*** Opening of Data supplied ***

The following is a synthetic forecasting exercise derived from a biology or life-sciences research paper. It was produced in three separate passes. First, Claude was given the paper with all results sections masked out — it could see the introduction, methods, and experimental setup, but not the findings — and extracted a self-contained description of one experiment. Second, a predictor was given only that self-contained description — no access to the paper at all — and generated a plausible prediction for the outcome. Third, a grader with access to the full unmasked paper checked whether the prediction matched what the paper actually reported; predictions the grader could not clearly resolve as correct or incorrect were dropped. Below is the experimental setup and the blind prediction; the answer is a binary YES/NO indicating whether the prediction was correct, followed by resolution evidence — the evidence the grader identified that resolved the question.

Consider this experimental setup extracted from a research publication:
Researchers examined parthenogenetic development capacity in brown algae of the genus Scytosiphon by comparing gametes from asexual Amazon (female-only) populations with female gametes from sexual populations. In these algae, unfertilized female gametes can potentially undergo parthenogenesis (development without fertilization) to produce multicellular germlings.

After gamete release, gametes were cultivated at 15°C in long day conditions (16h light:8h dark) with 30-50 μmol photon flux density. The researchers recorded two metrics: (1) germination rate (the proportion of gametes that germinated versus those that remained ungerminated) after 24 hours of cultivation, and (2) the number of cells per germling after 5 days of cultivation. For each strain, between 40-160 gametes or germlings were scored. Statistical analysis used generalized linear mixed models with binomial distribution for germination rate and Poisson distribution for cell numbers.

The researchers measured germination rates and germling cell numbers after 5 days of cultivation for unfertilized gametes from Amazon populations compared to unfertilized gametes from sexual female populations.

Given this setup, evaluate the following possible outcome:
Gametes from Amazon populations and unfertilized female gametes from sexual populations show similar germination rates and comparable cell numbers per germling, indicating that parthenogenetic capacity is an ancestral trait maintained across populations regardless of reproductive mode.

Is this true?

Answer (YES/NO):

*** Close of Data supplied ***

What is expected
Repeat each entry word for word.

Finished exercise
The following is a synthetic forecasting exercise derived from a biology or life-sciences research paper. It was produced in three separate passes. First, Claude was given the paper with all results sections masked out — it could see the introduction, methods, and experimental setup, but not the findings — and extracted a self-contained description of one experiment. Second, a predictor was given only that self-contained description — no access to the paper at all — and generated a plausible prediction for the outcome. Third, a grader with access to the full unmasked paper checked whether the prediction matched what the paper actually reported; predictions the grader could not clearly resolve as correct or incorrect were dropped. Below is the experimental setup and the blind prediction; the answer is a binary YES/NO indicating whether the prediction was correct, followed by resolution evidence — the evidence the grader identified that resolved the question.

Consider this experimental setup extracted from a research publication:
Researchers examined parthenogenetic development capacity in brown algae of the genus Scytosiphon by comparing gametes from asexual Amazon (female-only) populations with female gametes from sexual populations. In these algae, unfertilized female gametes can potentially undergo parthenogenesis (development without fertilization) to produce multicellular germlings.

After gamete release, gametes were cultivated at 15°C in long day conditions (16h light:8h dark) with 30-50 μmol photon flux density. The researchers recorded two metrics: (1) germination rate (the proportion of gametes that germinated versus those that remained ungerminated) after 24 hours of cultivation, and (2) the number of cells per germling after 5 days of cultivation. For each strain, between 40-160 gametes or germlings were scored. Statistical analysis used generalized linear mixed models with binomial distribution for germination rate and Poisson distribution for cell numbers.

The researchers measured germination rates and germling cell numbers after 5 days of cultivation for unfertilized gametes from Amazon populations compared to unfertilized gametes from sexual female populations.

Given this setup, evaluate the following possible outcome:
Gametes from Amazon populations and unfertilized female gametes from sexual populations show similar germination rates and comparable cell numbers per germling, indicating that parthenogenetic capacity is an ancestral trait maintained across populations regardless of reproductive mode.

Is this true?

Answer (YES/NO):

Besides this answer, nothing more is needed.